Should he mention the offer he’d had from Osborne this morning? He could easily drop the whole thing, go on as he had been, finishing his book, preparing to go back to teaching in the fall. He could see his entire future so clearly down that course. Why did he feel that once he stepped from that comfort zone, he would never be able to return? Then again, what was the point of this or any convergence, if not to create new paths?
“Hugh Osborne asked if I’d be interested in coming back to do a small job for him—a general archaeological survey on a construction site.” A light seemed to spring from Nora’s dark blue eyes as she turned to him.
“Oh, Cormac—” she began, then stopped abruptly. “Please tell me you didn’t turn him down.”
“I said I’d have to think about it. It’s too much work for one person—”
“I could help. I’ve got Easter holidays the next two weeks.”
“I couldn’t ask you—”
“But you’re not asking, I’m volunteering. I want to do it. And going back there would give us a chance to find out more about this girl.”
“She could be a hundred or a thousand years old.”
“And in all that length of time, how many red-haired girls do you suppose have been executed in the vicinity of Drumcleggan Bog?” She touched his hand. “Look, I’m not trying to press you into doing something you really don’t want to do. But Cormac, look into her face and tell me you feel nothing, no obligation to find out what happened to her.”
Dropping his gaze to the dead girl’s face, he was again overcome by a familiar, unbidden swell of pity as he answered: “I can’t.”
Even as he spoke, however, Cormac felt the warmth and weight of Nora’s hand on his own, and suddenly realized that the strongest obligation he felt at this moment was not to the red-haired girl on the table, but to the living person who stood across from him, her eyes filled with fierce intelligence and compassion. Hers was the unknown story he felt compelled to explore. Above all, he had the strongest craving to hear her speak his name again.
7
It was nearly nine when Nora left the conservation lab. She navigated the narrow streets just north of Collins Barracks and pulled up near a pub in Stoneybatter called The Piper’s Chair. She had never been in the place, but knew its reputation, and that Cormac Maguire was a regular at its Wednesday night session. The pub itself was a nineteenth-century corner building of no great architectural interest, except that its burnished bar, worn tapestry snugs, and tall windows provided a reminder of dirty old working-class Dublin, and a stark contrast to the trendy, modern bistros that were popping up only a few streets away.

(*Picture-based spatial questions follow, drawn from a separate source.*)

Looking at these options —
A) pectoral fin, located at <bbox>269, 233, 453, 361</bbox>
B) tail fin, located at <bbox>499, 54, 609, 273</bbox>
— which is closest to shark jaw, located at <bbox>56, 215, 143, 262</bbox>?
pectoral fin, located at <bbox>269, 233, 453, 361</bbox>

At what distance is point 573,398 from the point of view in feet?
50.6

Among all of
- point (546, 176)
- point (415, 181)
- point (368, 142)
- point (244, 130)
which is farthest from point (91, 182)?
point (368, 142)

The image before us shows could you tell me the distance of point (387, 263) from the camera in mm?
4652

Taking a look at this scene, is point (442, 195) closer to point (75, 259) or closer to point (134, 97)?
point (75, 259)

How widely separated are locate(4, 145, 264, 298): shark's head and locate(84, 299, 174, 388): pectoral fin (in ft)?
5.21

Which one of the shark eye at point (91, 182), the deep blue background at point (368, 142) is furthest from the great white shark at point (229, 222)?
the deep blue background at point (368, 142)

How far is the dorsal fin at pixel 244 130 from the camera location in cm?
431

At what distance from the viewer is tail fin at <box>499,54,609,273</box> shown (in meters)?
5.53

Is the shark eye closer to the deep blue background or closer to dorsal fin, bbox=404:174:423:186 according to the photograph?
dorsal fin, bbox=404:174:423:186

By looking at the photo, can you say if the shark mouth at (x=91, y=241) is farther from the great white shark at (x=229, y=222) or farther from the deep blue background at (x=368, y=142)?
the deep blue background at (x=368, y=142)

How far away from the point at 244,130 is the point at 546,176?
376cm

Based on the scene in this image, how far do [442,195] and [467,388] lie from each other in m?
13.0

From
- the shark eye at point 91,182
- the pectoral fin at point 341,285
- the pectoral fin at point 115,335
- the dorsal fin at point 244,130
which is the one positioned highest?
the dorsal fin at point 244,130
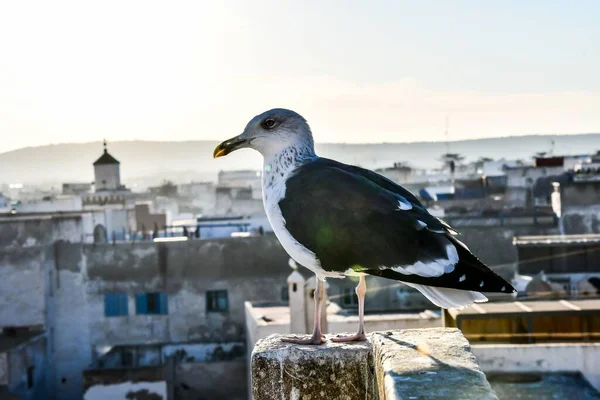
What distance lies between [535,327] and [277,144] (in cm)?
1016

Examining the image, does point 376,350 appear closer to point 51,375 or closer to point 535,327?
point 535,327

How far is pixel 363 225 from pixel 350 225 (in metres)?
0.07

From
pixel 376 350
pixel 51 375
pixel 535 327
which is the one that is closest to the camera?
pixel 376 350

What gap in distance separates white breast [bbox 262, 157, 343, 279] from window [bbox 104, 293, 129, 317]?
21.3 meters

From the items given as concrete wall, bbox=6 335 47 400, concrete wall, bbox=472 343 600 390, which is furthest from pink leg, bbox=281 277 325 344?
concrete wall, bbox=6 335 47 400

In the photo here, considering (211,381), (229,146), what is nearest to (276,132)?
(229,146)

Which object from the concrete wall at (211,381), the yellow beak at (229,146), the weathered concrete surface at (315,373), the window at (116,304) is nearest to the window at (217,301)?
the window at (116,304)

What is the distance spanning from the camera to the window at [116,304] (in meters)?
25.7

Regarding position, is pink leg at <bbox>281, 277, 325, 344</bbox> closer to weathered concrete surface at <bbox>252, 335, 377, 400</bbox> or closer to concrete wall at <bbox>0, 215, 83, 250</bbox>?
weathered concrete surface at <bbox>252, 335, 377, 400</bbox>

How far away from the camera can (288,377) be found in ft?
14.8

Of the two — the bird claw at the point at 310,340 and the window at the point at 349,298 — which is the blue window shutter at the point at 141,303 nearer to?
the window at the point at 349,298

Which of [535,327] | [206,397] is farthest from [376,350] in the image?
[206,397]

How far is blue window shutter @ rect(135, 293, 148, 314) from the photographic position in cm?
2566

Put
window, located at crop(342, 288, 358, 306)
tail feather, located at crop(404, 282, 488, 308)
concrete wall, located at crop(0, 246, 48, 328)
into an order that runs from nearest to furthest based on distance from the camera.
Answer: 1. tail feather, located at crop(404, 282, 488, 308)
2. window, located at crop(342, 288, 358, 306)
3. concrete wall, located at crop(0, 246, 48, 328)
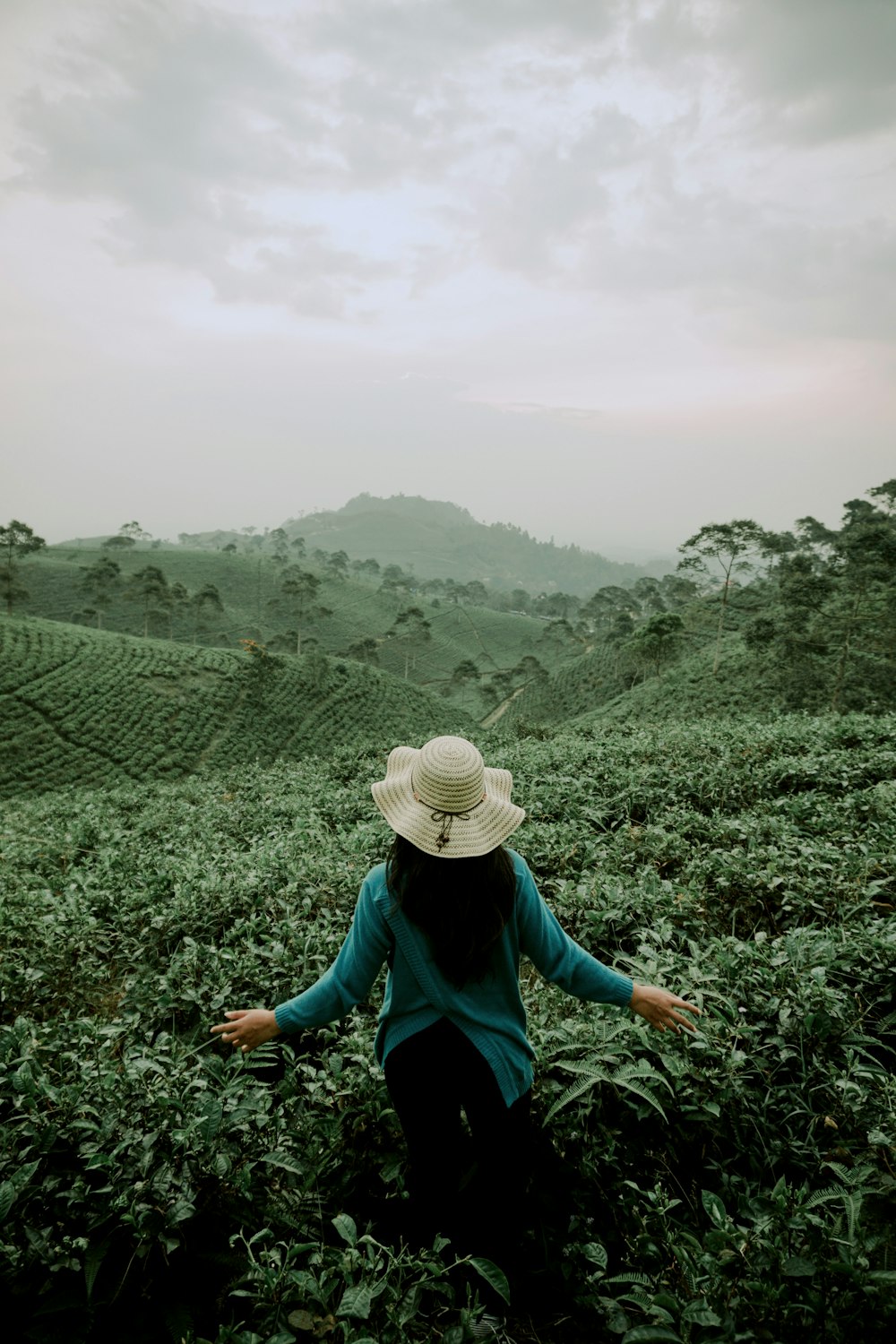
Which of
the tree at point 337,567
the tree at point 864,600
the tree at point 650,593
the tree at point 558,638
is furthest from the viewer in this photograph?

She knew about Cormac’s allegiance to this session through their mutual friend Robbie McSweeney—scholar of history, guitarist, and singer, though she wasn’t sure Robbie himself would put his occupations down in that order. Had he been born five hundred years ago, she thought, Robbie would surely have been in great demand as a harper in the houses of the aristocracy. According to what he’d told her, the same musicians had been coming to the Wednesday night session here for nearly ten years. She gathered there was a strong West Clare connection in this group, most of the players having come from there, or having parents or grandparents who came from that part of the country. The Piper’s Chair was a place tourists were unlikely to find just wandering in off the street, and the regulars liked it that way, because it meant there was little performance pressure and plenty of time for the craic and the chat.
Nora found Robbie sitting at the bar, polishing off a prawn cocktail with his first pint. He raised his eyebrows in greeting as he licked the last of the cocktail sauce off his left thumb.
“Hiya, Nora,” he said, pulling up a seat for her, and signaling the barman. “Will you have a drink?”
“No, thanks, Robbie. I’m just on my way home.”
“So what brings you here to grace our humble presence?”
“I’ve got something to show Cormac.”
“Oh, so it wasn’t music you were looking for, then?”
“Well, that too.” And to try to persuade Cormac to return to Dunbeg, she thought, if he still hadn’t made up his mind. She felt a twinge of guilt that she hadn’t come clean about her own motivations for returning to Galway, which perhaps had as much to do with Hugh Osborne’s missing wife as the red-haired girl.